Pour ces envois en nombre, l'intensité de la concurrence sera évidemment plus élevée dans les zones où le coût de traitement du courrier est le plus faible du fait du volume du trafic postal et du fait de la densité démographique. C'est dans ces zones urbaines que l'opérateur doit pouvoir s'aligner sur les conditions de ses concurrents. C'est ce que préconise la proposition de directive et c'est précisément ce qu'autorise la loi n° 2005-516 du 20 mai 2005 relative à la régulation des activités postales qui a inséré dans le code des postes et des communications électroniques un article L. 2-1 ainsi rédigé : « Le prestataire du service universel peut conclure avec les expéditeurs d'envois de correspondance en nombre, les intermédiaires groupant les envois de correspondance de plusieurs clients ou les titulaires de l'autorisation prévue à l'article L. 3, des contrats dérogeant aux conditions générales de l'offre du service universel et incluant des tarifs spéciaux pour des services aux entreprises. Les tarifs tiennent compte des coûts évités par rapport aux conditions des services comprenant la totalité des prestations proposées. Le prestataire détermine les tarifs et les conditions de ces prestations selon des règles objectives et non discriminatoires. »
La clé de l'équilibre économique du service universel tient donc dans la capacité de l'opérateur historique à résister à la concurrence dans les zones denses, en adaptant sa compétitivité bien sûr, mais aussi, le cas échéant, en procédant aux ajustements tarifaires utiles.
b) Une même convention collective pour tous les employés
Votre commission des affaires économiques tient à ce que le développement de la concurrence n'induise aucun « dumping » social mais, au contraire, s'accompagne non seulement d'un bénéfice pour le consommateur mais aussi d'un progrès social pour les salariés de La Poste, comme pour ceux des opérateurs du courrier qui font de la distribution ou qui offrent des services postaux non exclusivement domestiques, c'est-à-dire pour le personnel des opérateurs nécessairement autorisés.
La Commission européenne elle-même attire l'attention sur les difficultés susceptibles d'être engendrées par un différentiel important de coût des ressources humaines entre le prestataire du service universel et les nouveaux entrants : elle estime ainsi qu'une convention collective pourrait utilement accompagner l'ouverture complète à la concurrence et amortir l'impact de cette ouverture sur le service universel.
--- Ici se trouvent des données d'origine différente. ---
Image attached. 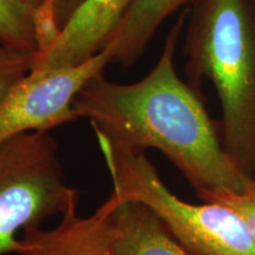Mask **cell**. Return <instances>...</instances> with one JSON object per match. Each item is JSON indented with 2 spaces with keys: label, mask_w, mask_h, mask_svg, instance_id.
<instances>
[{
  "label": "cell",
  "mask_w": 255,
  "mask_h": 255,
  "mask_svg": "<svg viewBox=\"0 0 255 255\" xmlns=\"http://www.w3.org/2000/svg\"><path fill=\"white\" fill-rule=\"evenodd\" d=\"M0 45L38 52L36 6L27 0H0Z\"/></svg>",
  "instance_id": "9"
},
{
  "label": "cell",
  "mask_w": 255,
  "mask_h": 255,
  "mask_svg": "<svg viewBox=\"0 0 255 255\" xmlns=\"http://www.w3.org/2000/svg\"><path fill=\"white\" fill-rule=\"evenodd\" d=\"M82 2L83 0H45L43 5L49 8L57 27L60 31V28L68 23Z\"/></svg>",
  "instance_id": "11"
},
{
  "label": "cell",
  "mask_w": 255,
  "mask_h": 255,
  "mask_svg": "<svg viewBox=\"0 0 255 255\" xmlns=\"http://www.w3.org/2000/svg\"><path fill=\"white\" fill-rule=\"evenodd\" d=\"M27 1L31 2L33 6H36V7H39V6L44 4V1H45V0H27Z\"/></svg>",
  "instance_id": "12"
},
{
  "label": "cell",
  "mask_w": 255,
  "mask_h": 255,
  "mask_svg": "<svg viewBox=\"0 0 255 255\" xmlns=\"http://www.w3.org/2000/svg\"><path fill=\"white\" fill-rule=\"evenodd\" d=\"M36 52L0 45V96L33 68Z\"/></svg>",
  "instance_id": "10"
},
{
  "label": "cell",
  "mask_w": 255,
  "mask_h": 255,
  "mask_svg": "<svg viewBox=\"0 0 255 255\" xmlns=\"http://www.w3.org/2000/svg\"><path fill=\"white\" fill-rule=\"evenodd\" d=\"M133 0H83L49 45L38 51L32 70L84 63L104 50Z\"/></svg>",
  "instance_id": "6"
},
{
  "label": "cell",
  "mask_w": 255,
  "mask_h": 255,
  "mask_svg": "<svg viewBox=\"0 0 255 255\" xmlns=\"http://www.w3.org/2000/svg\"><path fill=\"white\" fill-rule=\"evenodd\" d=\"M113 193L148 206L190 255H255V240L240 216L219 203L193 205L177 197L144 151L97 138Z\"/></svg>",
  "instance_id": "3"
},
{
  "label": "cell",
  "mask_w": 255,
  "mask_h": 255,
  "mask_svg": "<svg viewBox=\"0 0 255 255\" xmlns=\"http://www.w3.org/2000/svg\"><path fill=\"white\" fill-rule=\"evenodd\" d=\"M184 17L168 32L158 60L144 77L120 84L102 72L78 92L73 110L90 122L97 138L132 150L161 151L205 201L221 191L239 193L250 177L229 158L219 123L200 92L175 68Z\"/></svg>",
  "instance_id": "1"
},
{
  "label": "cell",
  "mask_w": 255,
  "mask_h": 255,
  "mask_svg": "<svg viewBox=\"0 0 255 255\" xmlns=\"http://www.w3.org/2000/svg\"><path fill=\"white\" fill-rule=\"evenodd\" d=\"M184 55L188 82L215 88L223 148L255 178V8L248 0H195Z\"/></svg>",
  "instance_id": "2"
},
{
  "label": "cell",
  "mask_w": 255,
  "mask_h": 255,
  "mask_svg": "<svg viewBox=\"0 0 255 255\" xmlns=\"http://www.w3.org/2000/svg\"><path fill=\"white\" fill-rule=\"evenodd\" d=\"M110 63V52L103 50L75 66L31 70L0 96V143L19 133L49 132L76 122V96Z\"/></svg>",
  "instance_id": "5"
},
{
  "label": "cell",
  "mask_w": 255,
  "mask_h": 255,
  "mask_svg": "<svg viewBox=\"0 0 255 255\" xmlns=\"http://www.w3.org/2000/svg\"><path fill=\"white\" fill-rule=\"evenodd\" d=\"M195 0H133L104 49L113 63L130 66L138 60L167 19Z\"/></svg>",
  "instance_id": "8"
},
{
  "label": "cell",
  "mask_w": 255,
  "mask_h": 255,
  "mask_svg": "<svg viewBox=\"0 0 255 255\" xmlns=\"http://www.w3.org/2000/svg\"><path fill=\"white\" fill-rule=\"evenodd\" d=\"M117 199L110 216V255H190L148 206Z\"/></svg>",
  "instance_id": "7"
},
{
  "label": "cell",
  "mask_w": 255,
  "mask_h": 255,
  "mask_svg": "<svg viewBox=\"0 0 255 255\" xmlns=\"http://www.w3.org/2000/svg\"><path fill=\"white\" fill-rule=\"evenodd\" d=\"M248 1H250V2H251V4L254 6V8H255V0H248Z\"/></svg>",
  "instance_id": "13"
},
{
  "label": "cell",
  "mask_w": 255,
  "mask_h": 255,
  "mask_svg": "<svg viewBox=\"0 0 255 255\" xmlns=\"http://www.w3.org/2000/svg\"><path fill=\"white\" fill-rule=\"evenodd\" d=\"M78 200L50 132L28 131L0 143V255L17 254L25 231L77 209Z\"/></svg>",
  "instance_id": "4"
}]
</instances>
Le considérant 12 de la proposition de directive rappelle d'ailleurs que « la présente directive n'affecte pas le pouvoir des Etats membres de réglementer les conditions d'emploi dans le secteur des services postaux ».
Sur la proposition de votre commission, le législateur français a déjà adopté cette approche en encourageant, par l'article 26 de la loi de régulation postale de 2005, l'élaboration d'une convention collective commune aux salariés non fonctionnaires de La Poste et à ceux de ses concurrents.
La première convocation de la commission paritaire formée de délégués des organisations syndicales représentatives, au plan national, des employés et des employeurs devait intervenir à compter du 1er juillet 2006. Effectivement, l'élaboration de la convention collective de branche est en marche, le syndicat FO ayant signalé à votre rapporteur, lors de son audition, qu'une première réunion devait se tenir en mars 2007 .
c) Une date butoir unique pour l'ouverture totale à la concurrence dans l'Union européenne
Un dernier moyen essentiel d'assurer un jeu équitable de la concurrence est d'écarter la possibilité d'un calendrier échelonné selon les pays d'ouverture complète à la concurrence des marchés postaux.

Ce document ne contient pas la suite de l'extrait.